__YOUR TASK__
From the records below, transcribe exactly the lines that begin at the line with "Armenian rap |" and end at the line with "explosives dynamite explosion", both included.

GIVEN ENTRIES: Begin

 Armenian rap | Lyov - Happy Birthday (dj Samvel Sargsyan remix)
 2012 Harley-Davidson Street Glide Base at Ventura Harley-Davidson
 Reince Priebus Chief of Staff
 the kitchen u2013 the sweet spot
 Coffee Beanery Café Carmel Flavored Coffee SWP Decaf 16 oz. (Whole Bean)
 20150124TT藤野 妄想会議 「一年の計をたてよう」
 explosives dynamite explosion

GIVEN ENTRIES: End
GIVEN ENTRIES: Begin

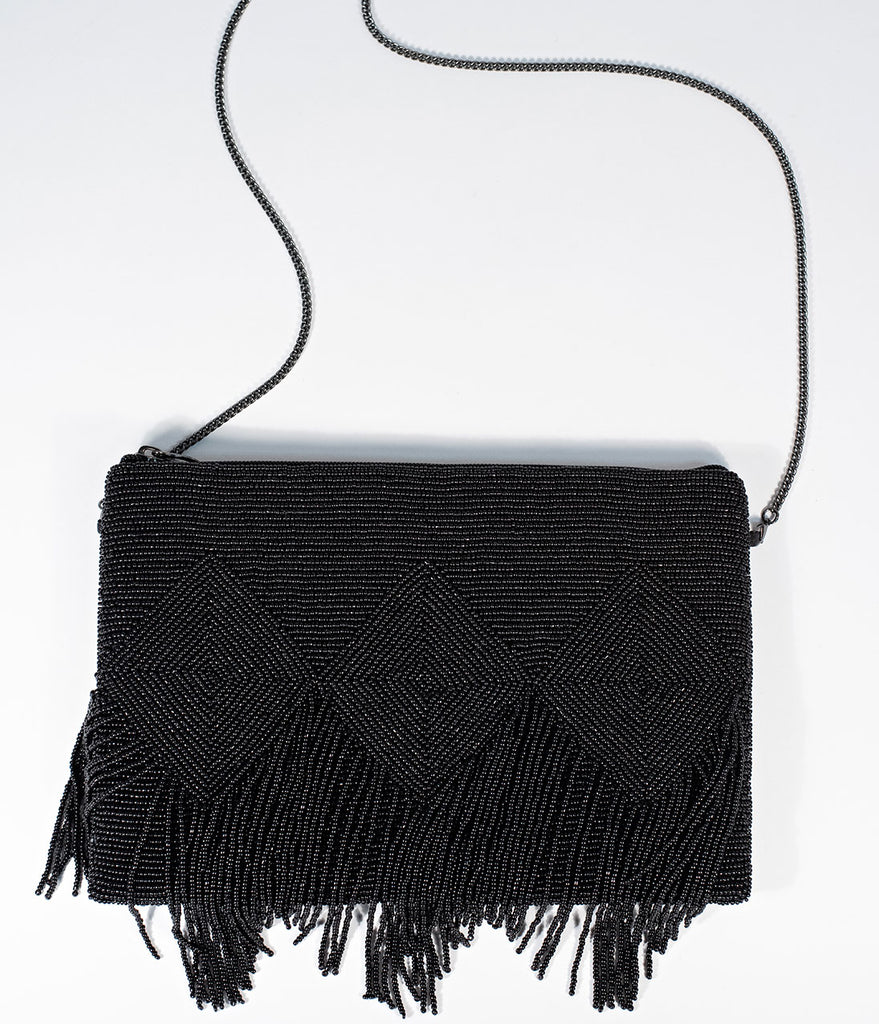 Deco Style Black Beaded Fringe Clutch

GIVEN ENTRIES: End

__EXERCISE ANSWER__
 Armenian rap | Lyov - Happy Birthday (dj Samvel Sargsyan remix)
 2012 Harley-Davidson Street Glide Base at Ventura Harley-Davidson
 Reince Priebus Chief of Staff
 the kitchen u2013 the sweet spot
 Coffee Beanery Café Carmel Flavored Coffee SWP Decaf 16 oz. (Whole Bean)
 20150124TT藤野 妄想会議 「一年の計をたてよう」
 explosives dynamite explosion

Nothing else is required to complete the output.